On May 25, the National Council of the Slovak Republic approved an amendment to Act No. 203/2011 Coll. on Collective Investment, effective as of January 1, 2023, which introduces several changes that we will discuss in more detail in today’s article.
To begin with, we would like to note that the amendment in question changes the definition of a qualified investor; under this amendment, a qualified investor is defined as an investor who invests at least 50,000 euros, unless Section 31d provides otherwise. At first glance, this may seem like a minor and insignificant change, but it becomes more significant in the broader context of the entire amendment. The change in the definition of a qualified investor, together with the reference to the new provision of Section 31d, suggests that a person who invests an amount less than that stipulated by law may also become a qualified investor, provided they meet the specific conditions set forth in Section 31d.

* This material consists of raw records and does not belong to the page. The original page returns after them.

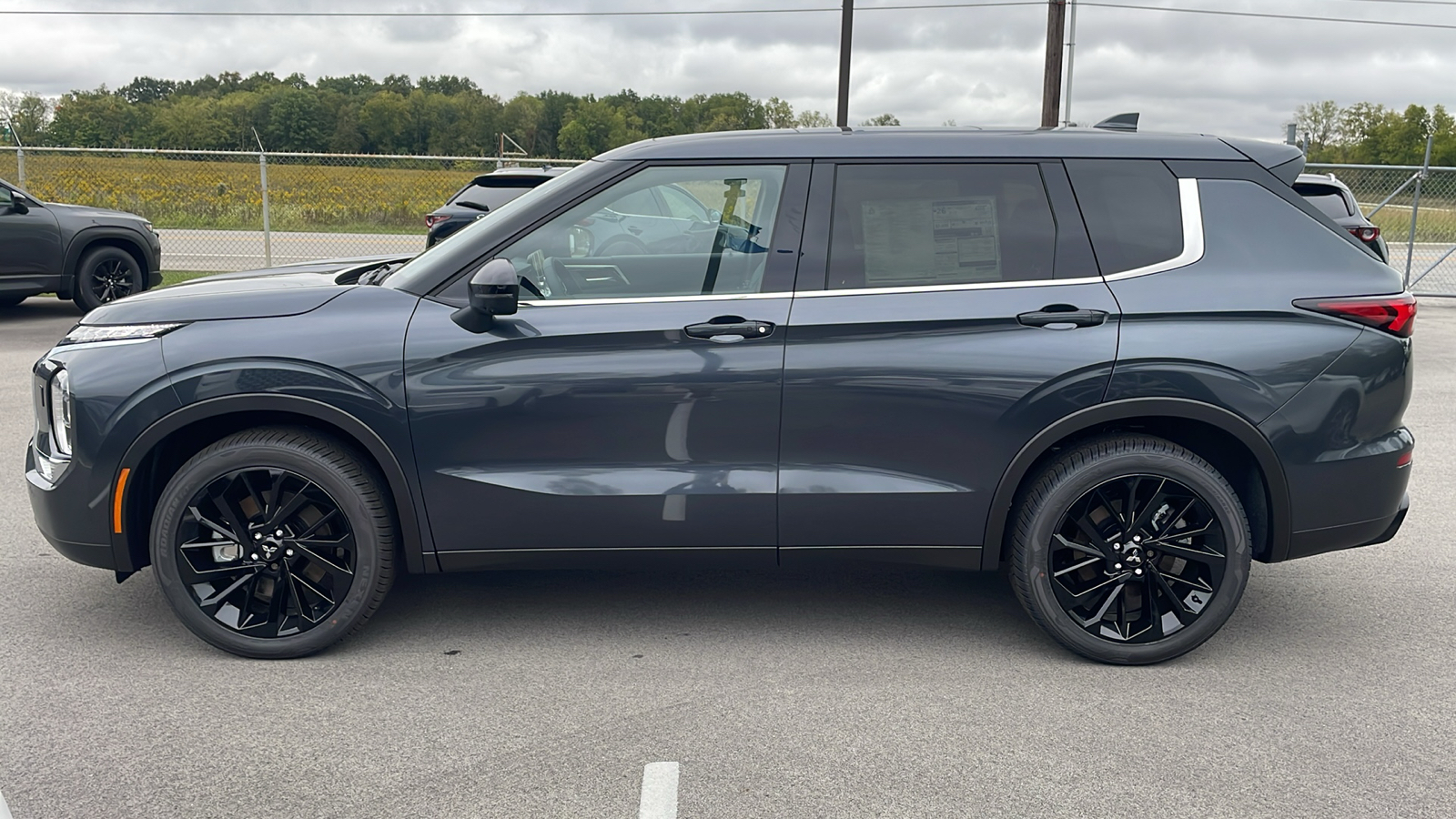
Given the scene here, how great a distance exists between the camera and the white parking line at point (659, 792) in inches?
121

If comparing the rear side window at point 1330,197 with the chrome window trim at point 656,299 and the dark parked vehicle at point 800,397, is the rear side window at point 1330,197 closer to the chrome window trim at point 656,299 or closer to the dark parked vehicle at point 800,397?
the dark parked vehicle at point 800,397

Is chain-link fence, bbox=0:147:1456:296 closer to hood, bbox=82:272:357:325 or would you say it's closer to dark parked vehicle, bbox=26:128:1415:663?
hood, bbox=82:272:357:325

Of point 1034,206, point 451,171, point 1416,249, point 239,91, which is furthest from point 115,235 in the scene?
point 239,91

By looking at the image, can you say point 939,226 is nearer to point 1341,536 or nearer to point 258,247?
point 1341,536

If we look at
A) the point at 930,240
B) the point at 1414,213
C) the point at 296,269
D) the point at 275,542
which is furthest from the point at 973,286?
the point at 1414,213

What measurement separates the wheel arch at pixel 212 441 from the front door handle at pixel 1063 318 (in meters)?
2.13

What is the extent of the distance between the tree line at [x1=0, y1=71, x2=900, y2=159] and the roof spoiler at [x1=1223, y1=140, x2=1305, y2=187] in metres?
28.0

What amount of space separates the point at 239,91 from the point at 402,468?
47494 millimetres

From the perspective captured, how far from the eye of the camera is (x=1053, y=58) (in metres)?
22.5

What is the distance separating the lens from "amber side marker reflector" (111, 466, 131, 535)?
393 cm

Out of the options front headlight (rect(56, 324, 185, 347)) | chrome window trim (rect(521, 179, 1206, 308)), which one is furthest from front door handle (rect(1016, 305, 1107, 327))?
front headlight (rect(56, 324, 185, 347))

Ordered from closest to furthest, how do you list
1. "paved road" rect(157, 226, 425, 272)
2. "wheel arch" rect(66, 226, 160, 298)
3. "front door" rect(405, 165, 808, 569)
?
"front door" rect(405, 165, 808, 569)
"wheel arch" rect(66, 226, 160, 298)
"paved road" rect(157, 226, 425, 272)

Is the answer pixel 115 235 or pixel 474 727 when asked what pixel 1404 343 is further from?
pixel 115 235

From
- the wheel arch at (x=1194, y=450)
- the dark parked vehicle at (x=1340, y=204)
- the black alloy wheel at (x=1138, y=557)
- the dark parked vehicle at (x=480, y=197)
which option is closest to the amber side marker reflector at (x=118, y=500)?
the wheel arch at (x=1194, y=450)
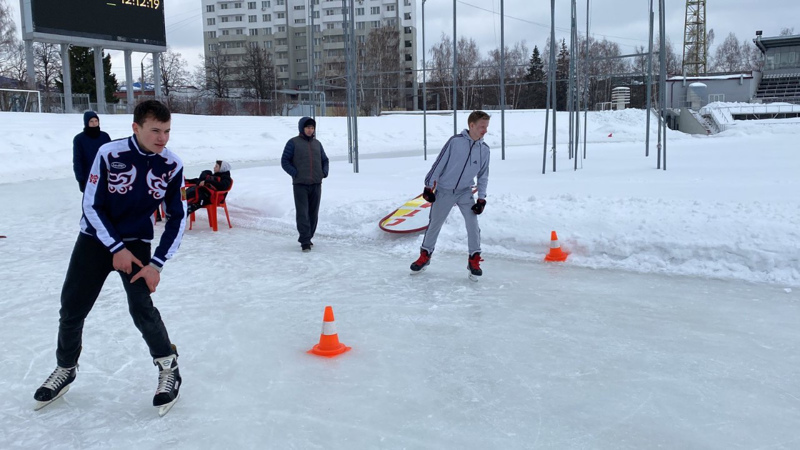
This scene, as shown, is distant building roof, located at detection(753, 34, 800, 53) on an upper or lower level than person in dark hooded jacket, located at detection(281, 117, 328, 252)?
upper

But what does Section 31d of the Collective Investment Act regulate? This provision is titled “Special Provisions on the Distribution of Alternative Investment Funds to Qualified Investors Pursuant to Section 4(2)(b).” This provision thus introduces a legal framework that allows for the distribution of securities or equity interests in an alternative investment fund to a qualified investor whose investment in such a fund is at least EUR 100,000, provided that three basic conditions are met cumulatively, i.e., simultaneously. The first condition is that the number of qualified investors investing in a single alternative investment fund must not exceed 50 persons. In total, therefore, a maximum of 50 qualified investors may participate in collective investment in the fund. The second condition is that the share of qualified investors in the net asset value of the alternative investment fund does not exceed 20%. The third condition stipulates that the share of qualified investors in the total value of the alternative investment funds managed by a legal entity managing alternative investment funds, for the management of which no license is required (in practice, these are funds with assets of up to 500 million euros), shall not exceed 20%, and this restriction applies to managed assets managed by the legal entity managing alternative investment funds either directly or indirectly through a company with which it is linked by personnel or a control relationship, or by a significant direct or indirect stake.
Another key issue is who may distribute these securities and equity interests in alternative investment funds. The Act stipulates that this must be a financial institution holding a valid license to provide investment services in the form of investment advice or a valid license to provide investment services in the form of portfolio management, along with the performance of a suitability test for investments in securities or equity interests for a qualified investor. For the purposes of the Act on Collective Investment, a financial institution means a securities dealer, a branch of a foreign securities dealer, a bank, a branch of a foreign bank, an insurance company, a branch of a foreign insurance company, a reinsurance company, a branch of a foreign reinsurance company, a central securities depository, a securities exchange, a pension management company, a supplementary pension company, and entities with their registered office outside the territory of the Slovak Republic engaged in similar activities.
The Act further introduces an information obligation, pursuant to which a legal entity managing alternative investment funds is required to provide qualified investors with information on the riskiness of the investment, a description of the investment strategy and objectives of the alternative investment fund, a description of the procedures by which the investment strategy and investment policy of the alternative investment fund may be changed, a description of all fees, costs, and expenses borne directly or indirectly by investors and their maximum amounts, as well as the procedures and conditions for the issuance, redemption, or repurchase of securities or units of an alternative investment fund or a foreign alternative investment fund.